◆ BRIEF
Without including any images, repeat the data exactly.

=-=-=

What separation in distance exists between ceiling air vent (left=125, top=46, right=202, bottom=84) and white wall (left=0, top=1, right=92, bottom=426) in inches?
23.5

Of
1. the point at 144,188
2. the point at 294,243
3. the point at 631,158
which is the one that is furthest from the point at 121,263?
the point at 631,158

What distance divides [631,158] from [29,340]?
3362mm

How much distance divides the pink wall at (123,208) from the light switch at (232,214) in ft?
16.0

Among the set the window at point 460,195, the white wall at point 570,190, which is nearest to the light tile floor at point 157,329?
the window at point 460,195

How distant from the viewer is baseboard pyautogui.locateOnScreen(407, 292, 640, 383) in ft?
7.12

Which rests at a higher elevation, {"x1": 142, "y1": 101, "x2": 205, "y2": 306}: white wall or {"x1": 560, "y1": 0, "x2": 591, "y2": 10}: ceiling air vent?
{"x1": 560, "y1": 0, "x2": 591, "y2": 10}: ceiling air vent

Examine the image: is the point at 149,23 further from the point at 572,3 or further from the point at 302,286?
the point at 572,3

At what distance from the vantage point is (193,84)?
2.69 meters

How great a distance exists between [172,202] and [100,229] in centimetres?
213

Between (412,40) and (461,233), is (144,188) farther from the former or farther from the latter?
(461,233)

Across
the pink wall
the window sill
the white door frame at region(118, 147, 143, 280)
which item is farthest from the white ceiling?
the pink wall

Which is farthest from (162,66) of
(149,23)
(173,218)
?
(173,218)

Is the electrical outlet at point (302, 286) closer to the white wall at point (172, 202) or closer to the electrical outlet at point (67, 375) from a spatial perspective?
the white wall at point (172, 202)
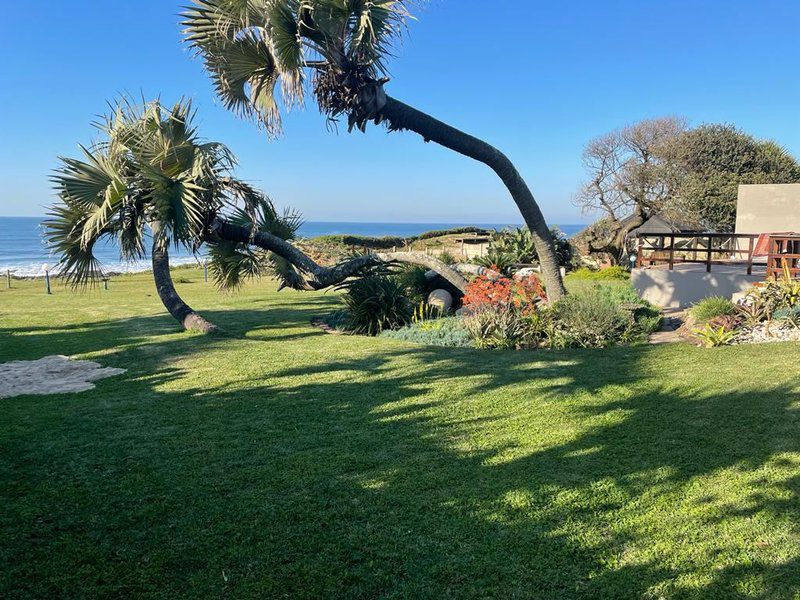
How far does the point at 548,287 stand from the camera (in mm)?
10562

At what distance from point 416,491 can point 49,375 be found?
6261 millimetres

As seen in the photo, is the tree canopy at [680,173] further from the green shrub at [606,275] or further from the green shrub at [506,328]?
the green shrub at [506,328]

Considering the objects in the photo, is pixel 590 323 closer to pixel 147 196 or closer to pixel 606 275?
pixel 147 196

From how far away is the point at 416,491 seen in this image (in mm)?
4086

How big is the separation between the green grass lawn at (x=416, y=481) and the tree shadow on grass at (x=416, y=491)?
16 mm

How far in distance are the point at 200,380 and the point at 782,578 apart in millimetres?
6437

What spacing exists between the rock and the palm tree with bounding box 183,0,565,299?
9.70 feet

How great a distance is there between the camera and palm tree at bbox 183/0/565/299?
27.8 feet

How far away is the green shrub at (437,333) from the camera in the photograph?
9.74 metres

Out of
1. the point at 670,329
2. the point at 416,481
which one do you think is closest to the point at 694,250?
the point at 670,329

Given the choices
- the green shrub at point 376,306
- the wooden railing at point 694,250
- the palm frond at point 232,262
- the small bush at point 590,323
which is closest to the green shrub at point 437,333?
the green shrub at point 376,306

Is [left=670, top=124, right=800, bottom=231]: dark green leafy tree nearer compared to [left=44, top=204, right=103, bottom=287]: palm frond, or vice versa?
[left=44, top=204, right=103, bottom=287]: palm frond

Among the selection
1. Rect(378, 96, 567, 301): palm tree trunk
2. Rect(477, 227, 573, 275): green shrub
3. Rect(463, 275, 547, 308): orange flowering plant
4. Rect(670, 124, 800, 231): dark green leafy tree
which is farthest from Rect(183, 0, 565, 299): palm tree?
Rect(670, 124, 800, 231): dark green leafy tree

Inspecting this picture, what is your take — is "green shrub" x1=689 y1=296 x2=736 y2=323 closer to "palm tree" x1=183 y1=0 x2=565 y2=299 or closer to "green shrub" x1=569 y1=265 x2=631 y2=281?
"palm tree" x1=183 y1=0 x2=565 y2=299
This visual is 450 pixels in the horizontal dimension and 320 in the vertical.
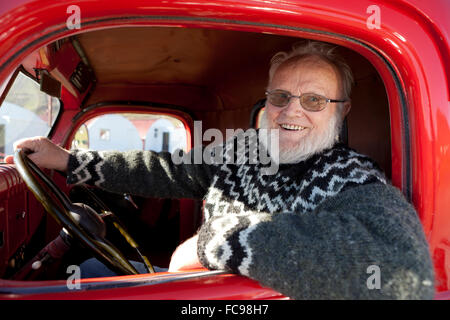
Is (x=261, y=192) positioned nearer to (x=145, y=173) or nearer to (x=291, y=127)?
(x=291, y=127)

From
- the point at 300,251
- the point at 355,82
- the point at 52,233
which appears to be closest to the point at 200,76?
the point at 355,82

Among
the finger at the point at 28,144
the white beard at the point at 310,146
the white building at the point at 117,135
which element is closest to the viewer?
the white beard at the point at 310,146

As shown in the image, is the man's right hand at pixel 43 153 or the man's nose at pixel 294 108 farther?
the man's right hand at pixel 43 153

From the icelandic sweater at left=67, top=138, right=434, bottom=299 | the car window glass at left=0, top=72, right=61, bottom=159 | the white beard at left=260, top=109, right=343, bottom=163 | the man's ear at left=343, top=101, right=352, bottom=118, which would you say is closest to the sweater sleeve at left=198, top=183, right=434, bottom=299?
the icelandic sweater at left=67, top=138, right=434, bottom=299

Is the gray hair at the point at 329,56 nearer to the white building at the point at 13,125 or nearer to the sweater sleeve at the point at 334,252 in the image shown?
the sweater sleeve at the point at 334,252

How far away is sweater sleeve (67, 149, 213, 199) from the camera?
70.7 inches

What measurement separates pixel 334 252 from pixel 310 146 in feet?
2.33

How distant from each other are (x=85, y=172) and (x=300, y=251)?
4.20ft

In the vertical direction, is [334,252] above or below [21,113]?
below

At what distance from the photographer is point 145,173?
6.25 ft

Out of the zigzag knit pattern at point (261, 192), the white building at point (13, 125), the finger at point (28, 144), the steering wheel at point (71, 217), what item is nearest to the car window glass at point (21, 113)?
the white building at point (13, 125)

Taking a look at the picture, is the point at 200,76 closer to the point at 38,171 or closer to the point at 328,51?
the point at 328,51

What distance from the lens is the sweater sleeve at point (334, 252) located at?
0.81 metres

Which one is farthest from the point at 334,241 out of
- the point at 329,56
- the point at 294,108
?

=-=-=

◆ EXPECTED ANSWER
What separation in distance exists between ceiling air vent (left=125, top=46, right=202, bottom=84) and white wall (left=0, top=1, right=92, bottom=426) in inches?
23.5

Of
1. the point at 144,188
2. the point at 294,243
3. the point at 631,158
which is the one that is furthest from the point at 121,263?
the point at 631,158

What distance divides [631,158] from [29,340]?
3362mm

How much distance divides the pink wall at (123,208) from the light switch at (232,214) in ft?
16.0

Among the set the window at point 460,195, the white wall at point 570,190, which is nearest to the light tile floor at point 157,329?
the window at point 460,195

How distant from the viewer is baseboard pyautogui.locateOnScreen(407, 292, 640, 383) in ft?
7.12

Which rests at a higher elevation, {"x1": 142, "y1": 101, "x2": 205, "y2": 306}: white wall or {"x1": 560, "y1": 0, "x2": 591, "y2": 10}: ceiling air vent?
{"x1": 560, "y1": 0, "x2": 591, "y2": 10}: ceiling air vent

Examine the image: is the point at 149,23 further from the point at 572,3 or further from the point at 302,286?
the point at 572,3

At what distance from the vantage point is (193,84)?
2.69 meters

How great a distance exists between [172,202] and [100,229] in centimetres?
213

Between (412,40) and (461,233), is (144,188) farther from the former or farther from the latter?
(461,233)

Across
the pink wall
the window sill
the white door frame at region(118, 147, 143, 280)
which item is farthest from the white ceiling?
the pink wall

Which is farthest from (162,66) of
(149,23)
(173,218)
?
(173,218)

Is the electrical outlet at point (302, 286) closer to the white wall at point (172, 202) or closer to the electrical outlet at point (67, 375) from a spatial perspective?
the white wall at point (172, 202)
How far does the point at 548,287 stand from the camera (in mm)?
10562

At what distance from point 416,491 can point 49,375 be found?
6261 millimetres

As seen in the photo, is the tree canopy at [680,173] further from the green shrub at [606,275] or further from the green shrub at [506,328]?
the green shrub at [506,328]

Considering the objects in the photo, is pixel 590 323 closer to pixel 147 196 or closer to pixel 606 275?
pixel 147 196

From how far away is the point at 416,491 seen in this image (in mm)?
4086

How big is the separation between the green grass lawn at (x=416, y=481) and the tree shadow on grass at (x=416, y=491)?
16 mm

How far in distance are the point at 200,380 and the point at 782,578 apart in millimetres?
6437

What spacing exists between the rock and the palm tree with bounding box 183,0,565,299?
9.70 feet

How great a distance is there between the camera and palm tree at bbox 183/0/565/299?
27.8 feet

How far away is the green shrub at (437,333) from the camera in the photograph?
9.74 metres

Out of
1. the point at 670,329
2. the point at 416,481
which one do you think is closest to the point at 694,250?
the point at 670,329

Given the choices
- the green shrub at point 376,306
- the wooden railing at point 694,250
- the palm frond at point 232,262
- the small bush at point 590,323
which is closest to the green shrub at point 437,333?
the green shrub at point 376,306

Is [left=670, top=124, right=800, bottom=231]: dark green leafy tree nearer compared to [left=44, top=204, right=103, bottom=287]: palm frond, or vice versa?
[left=44, top=204, right=103, bottom=287]: palm frond

Among the selection
1. Rect(378, 96, 567, 301): palm tree trunk
2. Rect(477, 227, 573, 275): green shrub
3. Rect(463, 275, 547, 308): orange flowering plant
4. Rect(670, 124, 800, 231): dark green leafy tree
which is farthest from Rect(183, 0, 565, 299): palm tree?
Rect(670, 124, 800, 231): dark green leafy tree

Inspecting this picture, what is your take — is "green shrub" x1=689 y1=296 x2=736 y2=323 closer to "palm tree" x1=183 y1=0 x2=565 y2=299 or closer to "green shrub" x1=569 y1=265 x2=631 y2=281?
"palm tree" x1=183 y1=0 x2=565 y2=299
This visual is 450 pixels in the horizontal dimension and 320 in the vertical.
Is (x=261, y=192) positioned nearer to (x=145, y=173) or nearer to (x=291, y=127)?
(x=291, y=127)

From
- the point at 300,251
- the point at 355,82
- the point at 52,233
which appears to be closest to the point at 200,76?
the point at 355,82

Among
the finger at the point at 28,144
the white beard at the point at 310,146
the white building at the point at 117,135
which element is closest to the viewer?
the white beard at the point at 310,146

As shown in the image, is the man's right hand at pixel 43 153 or the man's nose at pixel 294 108 farther?
the man's right hand at pixel 43 153

From the icelandic sweater at left=67, top=138, right=434, bottom=299 | the car window glass at left=0, top=72, right=61, bottom=159 | the white beard at left=260, top=109, right=343, bottom=163 | the man's ear at left=343, top=101, right=352, bottom=118, which would you say is closest to the sweater sleeve at left=198, top=183, right=434, bottom=299?
the icelandic sweater at left=67, top=138, right=434, bottom=299

Is the gray hair at the point at 329,56 nearer to the white building at the point at 13,125 or nearer to the sweater sleeve at the point at 334,252 in the image shown?
the sweater sleeve at the point at 334,252

How far away is sweater sleeve (67, 149, 213, 199) from the camera?
70.7 inches

What measurement separates pixel 334 252 from pixel 310 146 in feet?
2.33

How distant from each other are (x=85, y=172) and (x=300, y=251)?
4.20ft

In the vertical direction, is [334,252] above or below [21,113]?
below

At what distance from the photographer is point 145,173?
6.25 ft

Out of the zigzag knit pattern at point (261, 192), the white building at point (13, 125), the finger at point (28, 144), the steering wheel at point (71, 217), what item is nearest to the car window glass at point (21, 113)?
the white building at point (13, 125)

Taking a look at the picture, is the point at 200,76 closer to the point at 38,171 or closer to the point at 328,51?
the point at 328,51

What distance from the lens is the sweater sleeve at point (334, 252) located at?
0.81 metres

Which one is farthest from the point at 334,241 out of
- the point at 329,56
- the point at 294,108
?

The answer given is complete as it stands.